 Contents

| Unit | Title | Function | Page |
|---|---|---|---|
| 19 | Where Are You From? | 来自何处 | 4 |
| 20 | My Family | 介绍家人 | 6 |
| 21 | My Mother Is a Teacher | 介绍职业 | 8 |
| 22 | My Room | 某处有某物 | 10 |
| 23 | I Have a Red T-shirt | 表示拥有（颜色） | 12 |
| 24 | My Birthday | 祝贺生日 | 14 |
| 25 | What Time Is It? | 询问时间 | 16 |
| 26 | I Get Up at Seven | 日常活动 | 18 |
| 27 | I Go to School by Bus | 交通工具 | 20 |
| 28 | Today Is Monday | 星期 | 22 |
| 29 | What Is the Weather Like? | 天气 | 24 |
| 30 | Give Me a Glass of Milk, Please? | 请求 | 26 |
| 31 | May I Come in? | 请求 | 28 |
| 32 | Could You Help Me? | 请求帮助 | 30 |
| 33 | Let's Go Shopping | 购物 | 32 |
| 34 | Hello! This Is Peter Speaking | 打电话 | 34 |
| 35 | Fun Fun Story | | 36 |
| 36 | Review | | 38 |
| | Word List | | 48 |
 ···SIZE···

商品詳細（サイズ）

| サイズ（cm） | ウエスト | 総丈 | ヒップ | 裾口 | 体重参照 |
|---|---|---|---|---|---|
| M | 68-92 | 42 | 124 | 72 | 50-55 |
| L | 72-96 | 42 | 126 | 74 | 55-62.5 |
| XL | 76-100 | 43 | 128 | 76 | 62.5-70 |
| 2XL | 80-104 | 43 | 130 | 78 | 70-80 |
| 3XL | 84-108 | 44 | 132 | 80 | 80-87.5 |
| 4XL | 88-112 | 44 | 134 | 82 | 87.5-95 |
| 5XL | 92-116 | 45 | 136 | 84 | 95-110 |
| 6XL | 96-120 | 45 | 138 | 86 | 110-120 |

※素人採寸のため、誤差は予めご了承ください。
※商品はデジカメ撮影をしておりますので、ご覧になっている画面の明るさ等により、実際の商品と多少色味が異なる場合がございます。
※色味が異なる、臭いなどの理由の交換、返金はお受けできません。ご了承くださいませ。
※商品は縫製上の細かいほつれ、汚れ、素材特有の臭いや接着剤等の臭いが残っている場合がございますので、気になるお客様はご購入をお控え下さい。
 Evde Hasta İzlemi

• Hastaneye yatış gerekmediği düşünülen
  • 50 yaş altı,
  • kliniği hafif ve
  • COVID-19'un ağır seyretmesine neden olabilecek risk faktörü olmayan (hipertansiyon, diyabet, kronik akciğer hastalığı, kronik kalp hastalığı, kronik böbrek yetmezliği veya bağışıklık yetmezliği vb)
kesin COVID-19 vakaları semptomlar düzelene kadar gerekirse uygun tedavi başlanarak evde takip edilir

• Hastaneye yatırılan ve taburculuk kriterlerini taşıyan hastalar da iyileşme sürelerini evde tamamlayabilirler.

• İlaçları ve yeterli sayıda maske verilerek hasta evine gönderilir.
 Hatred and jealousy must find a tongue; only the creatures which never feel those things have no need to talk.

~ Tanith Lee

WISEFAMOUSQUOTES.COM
****************************************
What this exercise asks for is every line of the data above with the word "Hastaneye".

> _Expected output_:
• Hastaneye yatış gerekmediği düşünülen
• Hastaneye yatırılan ve taburculuk kriterlerini taşıyan hastalar da iyileşme sürelerini evde tamamlayabilirler.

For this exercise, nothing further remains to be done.